Wiederum wird es auch Verluste geben: Bei einem batterieelektrischen Antrieb fallen Getriebeteile weg, Logistikdienstleister müssen sich hier also etwas einfallen lassen beziehungsweise sich auf neue Lieferantenströme einstellen. Im Ersatzteilbereich können durch die Reduzierung aber auch neue Möglichkeiten entstehen – durch Kollaboration, oder durch einen Trend zu mehr Omni-Channel.

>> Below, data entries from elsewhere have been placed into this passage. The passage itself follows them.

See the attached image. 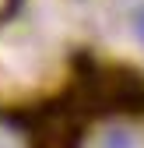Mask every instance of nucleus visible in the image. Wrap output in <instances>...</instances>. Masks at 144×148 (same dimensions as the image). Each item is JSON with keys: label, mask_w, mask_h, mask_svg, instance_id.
<instances>
[{"label": "nucleus", "mask_w": 144, "mask_h": 148, "mask_svg": "<svg viewBox=\"0 0 144 148\" xmlns=\"http://www.w3.org/2000/svg\"><path fill=\"white\" fill-rule=\"evenodd\" d=\"M46 71V46L39 35H32L25 28L0 35V78L28 85Z\"/></svg>", "instance_id": "1"}, {"label": "nucleus", "mask_w": 144, "mask_h": 148, "mask_svg": "<svg viewBox=\"0 0 144 148\" xmlns=\"http://www.w3.org/2000/svg\"><path fill=\"white\" fill-rule=\"evenodd\" d=\"M92 148H144V134L137 127H105V131L92 141Z\"/></svg>", "instance_id": "2"}, {"label": "nucleus", "mask_w": 144, "mask_h": 148, "mask_svg": "<svg viewBox=\"0 0 144 148\" xmlns=\"http://www.w3.org/2000/svg\"><path fill=\"white\" fill-rule=\"evenodd\" d=\"M0 148H25V145H21V138L11 127H0Z\"/></svg>", "instance_id": "3"}, {"label": "nucleus", "mask_w": 144, "mask_h": 148, "mask_svg": "<svg viewBox=\"0 0 144 148\" xmlns=\"http://www.w3.org/2000/svg\"><path fill=\"white\" fill-rule=\"evenodd\" d=\"M137 39L144 42V18H141V21H137Z\"/></svg>", "instance_id": "4"}]
</instances>
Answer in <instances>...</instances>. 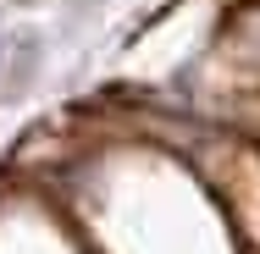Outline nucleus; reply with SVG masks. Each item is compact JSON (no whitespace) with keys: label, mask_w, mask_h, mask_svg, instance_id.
Returning <instances> with one entry per match:
<instances>
[{"label":"nucleus","mask_w":260,"mask_h":254,"mask_svg":"<svg viewBox=\"0 0 260 254\" xmlns=\"http://www.w3.org/2000/svg\"><path fill=\"white\" fill-rule=\"evenodd\" d=\"M39 61H45V33H34V28H17V33H6V55H0L6 94H22V89L34 83Z\"/></svg>","instance_id":"f257e3e1"}]
</instances>
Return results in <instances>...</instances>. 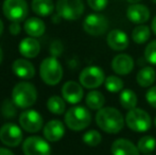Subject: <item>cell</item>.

Auch die Prozesse nahm Freichel in seinem Beitrag unter die Lupe: Branchenunternehmen können sich demnach im Rahmen der Digitalisierung schon jetzt mit Themen wie KI, Sensorik und Sequenzierung anfreunden, etwa weil zunehmend Güter und der dazugehörende Informationsfluss durch Kamerasysteme gematcht werden oder sich die Fahrzeugproduktion und damit die Bandanlieferung ändert.
„Das Problem ist, dass jeder OEM sein eigenes Ding macht“, sagt der Wissenschaftler, „als Logistikdienstleister muss man also auch weiter mehrere Plattformen bedienen“. Jedes Unternehmen müsse daher für sich die Marktsituation evaluieren, sich über neue Produktionsstandorte und eventuelle Werksschließungen informieren, um die eigene Position zu finden. Neben einer „vorsichtigen Vertragsvereinbarung“ schrieb Freichel daher den Automobillogistikern noch einen Tipp in ihr Lastenheft: „Der Transformation klar ins Auge blicken und seine Mitarbeiter dabei mitnehmen – das sind die Top-Aufgaben für das Management“.